Je vous remercie de votre charmant message, d'ailleurs très subtil.

René Claude a dit…

Bonsoir cher Patrick,

Dimanche 26 novembre 2023, le Victoria Hall de Genève était en état de grâce. Invitée par l'Orchestre symphonique genevois, Anna Agafia Egholm, une jeune sirène suédoise pleine de grâce et de glamour, interpréta avec une assurance incroyable le concerto pour violon N° 1 de Max Bruch. Un moment de pur bonheur et de beauté dans ce monde désespérant de laideur et de lâcheté. Cette interprétation de Bruch n'est pas disponible en ligne aussi je dépose un extrait de sa prestation au concours de Singapour (Beethoven).
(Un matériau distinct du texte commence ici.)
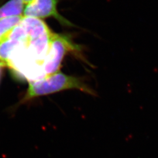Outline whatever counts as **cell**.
<instances>
[{"label":"cell","instance_id":"cell-1","mask_svg":"<svg viewBox=\"0 0 158 158\" xmlns=\"http://www.w3.org/2000/svg\"><path fill=\"white\" fill-rule=\"evenodd\" d=\"M52 34L40 19L23 17L8 36L12 49L6 65L21 72L32 81L44 78V65Z\"/></svg>","mask_w":158,"mask_h":158},{"label":"cell","instance_id":"cell-2","mask_svg":"<svg viewBox=\"0 0 158 158\" xmlns=\"http://www.w3.org/2000/svg\"><path fill=\"white\" fill-rule=\"evenodd\" d=\"M69 89H77L89 94H93L90 89L80 79L58 72L39 80L31 81L23 102Z\"/></svg>","mask_w":158,"mask_h":158},{"label":"cell","instance_id":"cell-3","mask_svg":"<svg viewBox=\"0 0 158 158\" xmlns=\"http://www.w3.org/2000/svg\"><path fill=\"white\" fill-rule=\"evenodd\" d=\"M76 48L67 36L53 32L49 51L44 65L45 77L58 72L64 55L69 51L75 50Z\"/></svg>","mask_w":158,"mask_h":158},{"label":"cell","instance_id":"cell-4","mask_svg":"<svg viewBox=\"0 0 158 158\" xmlns=\"http://www.w3.org/2000/svg\"><path fill=\"white\" fill-rule=\"evenodd\" d=\"M57 0H33L27 4L24 9L25 17L35 18L53 17L64 25H70V23L61 16L57 9Z\"/></svg>","mask_w":158,"mask_h":158},{"label":"cell","instance_id":"cell-5","mask_svg":"<svg viewBox=\"0 0 158 158\" xmlns=\"http://www.w3.org/2000/svg\"><path fill=\"white\" fill-rule=\"evenodd\" d=\"M23 0H10L0 7V19L7 17L22 16L24 11Z\"/></svg>","mask_w":158,"mask_h":158},{"label":"cell","instance_id":"cell-6","mask_svg":"<svg viewBox=\"0 0 158 158\" xmlns=\"http://www.w3.org/2000/svg\"><path fill=\"white\" fill-rule=\"evenodd\" d=\"M23 17H7L0 19V44L21 22Z\"/></svg>","mask_w":158,"mask_h":158},{"label":"cell","instance_id":"cell-7","mask_svg":"<svg viewBox=\"0 0 158 158\" xmlns=\"http://www.w3.org/2000/svg\"><path fill=\"white\" fill-rule=\"evenodd\" d=\"M5 66H6V64H5V63H4L3 62L0 60V80H1V75H2V73L3 69H4Z\"/></svg>","mask_w":158,"mask_h":158},{"label":"cell","instance_id":"cell-8","mask_svg":"<svg viewBox=\"0 0 158 158\" xmlns=\"http://www.w3.org/2000/svg\"><path fill=\"white\" fill-rule=\"evenodd\" d=\"M32 1H33V0H23V1L24 2L25 4H28L30 2H31Z\"/></svg>","mask_w":158,"mask_h":158}]
</instances>
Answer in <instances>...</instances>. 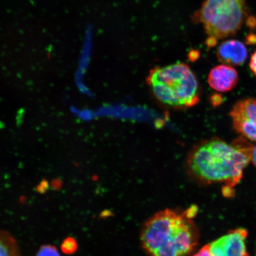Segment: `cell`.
Instances as JSON below:
<instances>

Bonne fin d'année à vous.
https://www.youtube.com/watch?v=eMdg8ldYMPg

Patrick Mandon a dit…

Bonsoir René Claude,
Votre message me réconforte. Pourquoi l'avez-vous envoyé ? L'enregistrement que vous m'avez fait parvenir m'a littéralement transporté ; il a chassé l'épais nuage de morosité qui stagne au-dessus de moi depuis un mois, et d'ailleurs pour les raisons que vous évoquez, l'installation durable d'un climat de lâcheté dans un paysage politique et social d'une laideur effarante.
Mais alors cette jeune femme, gracieuse et ardente, maîtresse d'elle-même comme de l'univers (musical), est une éblouissante interprète. Beethoven lui va comme un gant de cuir fin sur une main ferme et aérienne. Je suis bien certain qu'elle n'a pu qu'exceller avec Max Bruch.
Pour le reste, voyez ce qu'une partie de la classe médiatique française est capable de faire : imposer son aveuglante et niaise idéologie du prétendu « vivre ensemble », nier ainsi l'évidence de notre terrible réalité. C'est ainsi que Patrick Cohen soutient que les assassins du jeune rugbyman étaient de simples dragueurs, certes armés de lames de 25 cm, qui n'ont fait que répondre à la moquerie d'un rugbyman; quant à Isabelle Veyrat-Masson, « chercheuse en Histoire » au CNRS, elle voit dans ce drame atroce provoqué par des voyous, une manière de Roméo et Juliette dans le goût d'aujourd'hui. Vous trouverez facilement des vidéos relatives à ces deux interventions. La dame est un bas-bleu contemporain, d'une aimable bêtise, mais avec une conviction distanciée, mondaine, une vraie bêtise de dominante aveugle et dépassée.
J'étais sur le point de publier quelque chose : il sera question d'une ombre…
Je vous remercie encore de votre sollicitude, et je vous félicite pour ce goût musical et artistique qui donne à votre blogue une saveur si particulière,
Votre,
P. M.

René Claude a dit…

Cher Patrick,
Comme je ne lisais plus vos billets depuis cet été, j'ai craint un repli ou pire encore. Heureusement, vous êtes toujours réactif. Je pense que nous vivons une dépression de civilisation*. Dans le saccage général actuel, quelques instants de grâce ne se refusent pas c'est pour cela que j'ai partagé la prestation de la jeune violoniste qui est apparue sur scène telle une fée dimanche dernier à Genève. (Nous étions assis juste au dessus d'elle pour écouter et voir sa merveilleuse interprétation de Bruch grâce à un violon Guarneri, cette pure merveille.) En Suisse romande, nous sommes encore relativement protégés même si les offensives "woke/cancel" sont à la manœuvre un peu partout. Protégés, oui mais jusqu'à quand ? Récemment, une bande d'abrutis a mis le feu à une dizaine de deux roues au bout de ma rue. C'est le 10e incendie volontaire en quelques mois... Le climat se détériore aussi. Quant au pays de ma mère, cette France dont j'étais si fier, il me désespère et je comprends votre morosité. Que doit-on faire ? Prendre le maquis, s'exercer au tir ? C'est désolant. Je me protège derrière des piles de livres et des musiques apaisantes mais jusqu'à quand ? Bien à vous, sincèrement.

RC

* Jacques Laurent a écrit "dans les périodes de troubles et de chaos, l'exercice de la liberté est le seul qui civilise" (De mémoire.)